╭─ Document

The question debated before a seven-Judge Bench of the Supreme Court was whether the order passed by a Constitution Bench of the Supreme Court, withdrawing the cases pending against the appellant in the Court of Special Judge and transferring them to the High Court of Bombay with a request to the Chief Justice to assign them to a sitting Judge of the High Court for holding trial from day to day was a valid order.  It is relevant to notice that in that case the said order was not brought under challenge in a petition under Article 32 of the Constitution.  Indeed, the appellant's attempt to challenge the aforementioned order of the Constitution Bench before this Court under Article 32 of the Constitution, turned out to be abortive on the view that the writ petition under Article 32, challenging the validity of the order and judgment passed by the Supreme Court as nullity or otherwise incorrect, could not be entertained and that he might approach the court with appropriate review petition or any other application which he might be entitled to file in law. By majority of  5 : 2 the appeal was allowed and all proceedings in the cases against the appellant before the High Court pursuant to the said order of the Constitution Bench dated February 16, 1984, were set aside and quashed. And the majority of the judges observed, it was a duty of  the Court to rectify the mistake by exercising inherent powers. The learned Judge held that it would be wholly erroneous to characterise the directions issued by a five-Judge Bench as a nullity liable to be ignored and so declared in a collateral attack. However, five learned Judges were unanimous that the Court should act ex debito justitiae.  On the question of power of the Supreme Court to review its earlier order under its inherent powers Court could do so even in a petition under Articles 136 or Article 32 of the Constitution[17].

╰─

What is needed: According to the court excerpt, what was the date of the Constitution Bench order whose follow-on proceedings were set aside?

╭─ Dataset extract

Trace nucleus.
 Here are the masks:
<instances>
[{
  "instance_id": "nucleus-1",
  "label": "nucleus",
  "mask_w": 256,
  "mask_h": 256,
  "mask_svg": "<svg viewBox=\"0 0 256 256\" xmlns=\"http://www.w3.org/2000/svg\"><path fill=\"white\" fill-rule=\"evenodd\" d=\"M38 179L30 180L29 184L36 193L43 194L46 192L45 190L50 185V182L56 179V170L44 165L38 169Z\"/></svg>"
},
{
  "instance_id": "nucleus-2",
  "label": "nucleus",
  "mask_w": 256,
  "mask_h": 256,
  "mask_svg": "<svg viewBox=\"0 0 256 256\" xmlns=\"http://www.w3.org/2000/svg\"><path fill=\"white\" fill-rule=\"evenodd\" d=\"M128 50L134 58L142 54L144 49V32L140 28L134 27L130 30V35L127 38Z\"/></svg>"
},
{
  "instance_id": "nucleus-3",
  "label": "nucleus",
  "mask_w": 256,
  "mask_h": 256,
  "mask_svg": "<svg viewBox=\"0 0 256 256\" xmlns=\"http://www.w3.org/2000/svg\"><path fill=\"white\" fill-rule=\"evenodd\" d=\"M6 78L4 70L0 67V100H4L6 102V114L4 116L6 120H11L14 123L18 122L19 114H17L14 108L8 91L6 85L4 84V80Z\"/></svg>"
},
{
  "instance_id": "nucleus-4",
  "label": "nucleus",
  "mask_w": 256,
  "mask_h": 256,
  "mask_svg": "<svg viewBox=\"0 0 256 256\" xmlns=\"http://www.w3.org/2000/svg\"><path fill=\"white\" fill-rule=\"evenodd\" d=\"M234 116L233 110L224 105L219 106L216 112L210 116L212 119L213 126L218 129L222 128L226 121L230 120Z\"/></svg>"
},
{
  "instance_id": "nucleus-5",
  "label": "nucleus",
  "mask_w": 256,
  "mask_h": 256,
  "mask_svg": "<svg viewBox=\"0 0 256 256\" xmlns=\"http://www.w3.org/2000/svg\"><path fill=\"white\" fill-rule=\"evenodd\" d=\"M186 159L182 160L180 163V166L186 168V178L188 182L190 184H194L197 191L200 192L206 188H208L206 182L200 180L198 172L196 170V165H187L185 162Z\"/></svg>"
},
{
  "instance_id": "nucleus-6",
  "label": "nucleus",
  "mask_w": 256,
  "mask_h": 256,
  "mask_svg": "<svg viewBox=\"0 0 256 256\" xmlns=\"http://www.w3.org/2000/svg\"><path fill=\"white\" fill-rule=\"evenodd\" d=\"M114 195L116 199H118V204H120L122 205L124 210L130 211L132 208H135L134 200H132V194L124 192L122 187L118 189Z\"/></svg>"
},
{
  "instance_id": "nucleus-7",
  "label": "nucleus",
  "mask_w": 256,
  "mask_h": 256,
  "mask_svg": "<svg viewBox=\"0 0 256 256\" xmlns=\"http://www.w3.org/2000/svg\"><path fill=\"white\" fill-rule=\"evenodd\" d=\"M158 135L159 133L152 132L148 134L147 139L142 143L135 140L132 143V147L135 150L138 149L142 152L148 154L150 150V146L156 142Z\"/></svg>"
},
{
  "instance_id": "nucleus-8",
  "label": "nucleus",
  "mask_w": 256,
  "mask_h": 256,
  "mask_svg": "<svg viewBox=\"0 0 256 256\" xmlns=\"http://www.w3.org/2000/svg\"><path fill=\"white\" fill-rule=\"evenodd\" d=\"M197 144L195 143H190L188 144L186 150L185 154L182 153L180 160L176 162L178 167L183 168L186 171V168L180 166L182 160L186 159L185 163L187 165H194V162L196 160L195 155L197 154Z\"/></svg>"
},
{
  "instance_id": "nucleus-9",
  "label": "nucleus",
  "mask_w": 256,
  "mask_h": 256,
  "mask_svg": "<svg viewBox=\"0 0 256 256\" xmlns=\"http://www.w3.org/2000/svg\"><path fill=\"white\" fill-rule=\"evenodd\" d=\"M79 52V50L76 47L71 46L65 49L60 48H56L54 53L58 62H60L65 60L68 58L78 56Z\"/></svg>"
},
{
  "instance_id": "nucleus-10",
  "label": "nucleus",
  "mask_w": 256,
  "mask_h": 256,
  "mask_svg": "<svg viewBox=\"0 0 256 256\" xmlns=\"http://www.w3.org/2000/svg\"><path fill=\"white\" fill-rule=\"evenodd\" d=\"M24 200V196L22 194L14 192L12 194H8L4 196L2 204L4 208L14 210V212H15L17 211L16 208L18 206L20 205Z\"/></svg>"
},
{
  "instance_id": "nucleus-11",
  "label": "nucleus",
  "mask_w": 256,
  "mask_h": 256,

╰─

The reply: February 16, 1984.